Section I Introduction
since AlexNet Make a breakthrough , Convolutional neural network has always been the main model of computer vision ; And see Transformer stay NLP Achievements in the field , More and more studies have applied it to CV field . Recent research has shown that even with a layer of primitive Transformer It can also be in ImageNet To achieve more reasonable performance ; If in large data sets JFT-30M After pre training, it can reach the current state-of-the-art ConvNet Similar results , This shows that Transformer Maybe it's better than ConvNet Have more capacity .
although ViT It shows excellent performance but still lags behind the convolution network in the case of limited data , Some work tries to use special regularization 、 Data enhancement to make up for this, but with the same amount of data and computation ViT The variant is not superior to SOTA Convolution model , Mainly because of the original Transformer lack convnets The inductive bigotry , So a lot of data and computing resources are needed to make up for it .
Therefore, many recent works try to add the locality of convolution to Transformer Module , Or by exerting local receptive fields or by increasing attention or by FFN Layer using implicit or explicit convolution operations . But these efforts either focus on one aspect , Lack of a holistic understanding of convolution and attention .
This paper systematically studies how to mix convolution and attention from two aspects of generalization of machine learning and model capacity . The results show that , Convolution layer has strong inductive bias ability , Convergence is faster ; The attention layer has a larger model capacity , Can benefit from large amounts of data . Combine the two , On the one hand, it can converge faster with the help of inductive paranoia , Better model capacity and generalization with attention . The key to the problem is how to effectively combine the two , To better balance performance and efficiency .
This paper puts forward two views :
First, the commonly used depth convolution can be effectively combined with attention
; Secondly, stacking the convolution layer and attention layer in an appropriate way can achieve excellent performance improvement and generalization ability .
Based on the above point of view , This paper proposes a simple but effective hybrid network architecture -CoAtNet.( homophonic :coat coat )
What this article puts forward CoAtNet In different datasets Size and different resource constraints have reached SOTA, Especially in the case of limited data, it also shows high accuracy due to its good inductive bias and excellent generalization performance ; On large datasets CoAtNet Not only has Transformer At the same time, it converges faster , So it improves efficiency .

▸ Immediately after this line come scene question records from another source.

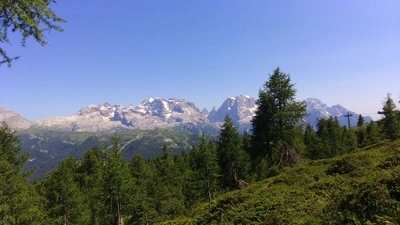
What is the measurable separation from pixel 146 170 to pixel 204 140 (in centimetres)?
1703

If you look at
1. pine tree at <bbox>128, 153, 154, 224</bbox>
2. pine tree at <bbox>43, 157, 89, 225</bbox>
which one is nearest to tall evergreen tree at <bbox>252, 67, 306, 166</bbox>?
pine tree at <bbox>128, 153, 154, 224</bbox>

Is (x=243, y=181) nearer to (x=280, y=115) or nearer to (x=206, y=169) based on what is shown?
(x=206, y=169)

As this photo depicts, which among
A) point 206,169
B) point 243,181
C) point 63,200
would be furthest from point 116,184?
point 243,181

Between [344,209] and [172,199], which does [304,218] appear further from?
[172,199]

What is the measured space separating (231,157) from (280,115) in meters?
12.3

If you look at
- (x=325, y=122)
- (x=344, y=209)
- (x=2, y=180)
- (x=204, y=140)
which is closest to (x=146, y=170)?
(x=204, y=140)

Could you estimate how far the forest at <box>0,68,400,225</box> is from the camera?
7189 mm

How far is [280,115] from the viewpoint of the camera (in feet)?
79.2

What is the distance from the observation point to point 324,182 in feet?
32.9

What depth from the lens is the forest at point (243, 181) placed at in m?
Answer: 7.19

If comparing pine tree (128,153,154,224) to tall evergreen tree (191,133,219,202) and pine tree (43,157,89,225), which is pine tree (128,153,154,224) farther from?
tall evergreen tree (191,133,219,202)

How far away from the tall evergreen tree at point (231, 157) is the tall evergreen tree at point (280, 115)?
725cm

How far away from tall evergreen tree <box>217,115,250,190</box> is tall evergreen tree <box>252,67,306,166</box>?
7.25 meters

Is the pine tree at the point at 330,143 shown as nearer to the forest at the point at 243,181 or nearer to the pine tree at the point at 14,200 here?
the forest at the point at 243,181
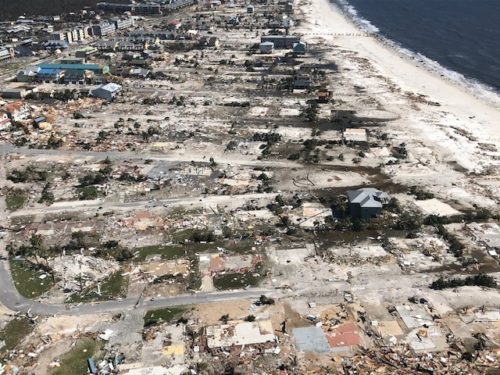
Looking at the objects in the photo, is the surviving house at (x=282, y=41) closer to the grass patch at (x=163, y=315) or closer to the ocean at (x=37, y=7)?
the ocean at (x=37, y=7)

In use only ImageNet1K The new alliance has reached 86%de top-1 Accuracy rate , When in ImageNet-21K After pre training, the accuracy was improved to 88.56%, And in JFT-300M On and training ViT Similar performance , The two data sets are poor 23 times ; stay JFT-3B After pre training CoAtNet It shows more excellent performance , The accuracy is raised to 90.88%, The amount of calculation is greater than Vit-G Less 1.5 times .
Section II Model
This section will focus on convolution kernels Transformer The best combination of . Divide the problem into two parts to solve :
(1) How to combine convolution and self attention in a basic computing module ?
(2) How to stack different types of computing modules together to form a complete network ?
This article will solve the problem one by one .
Part 1 Merging Convolution and Self-Attention
Convolution this article focuses on MBConv modular , It mainly uses depth convolution to capture spatial interactive information . choice MBConv The main reason is Transformer Medium FFN and MBConv All adopted “inverted bottleneck” The design of the , That is, first expand the number of channels to the original 4 Times and then shrink the number of channels by widening the network .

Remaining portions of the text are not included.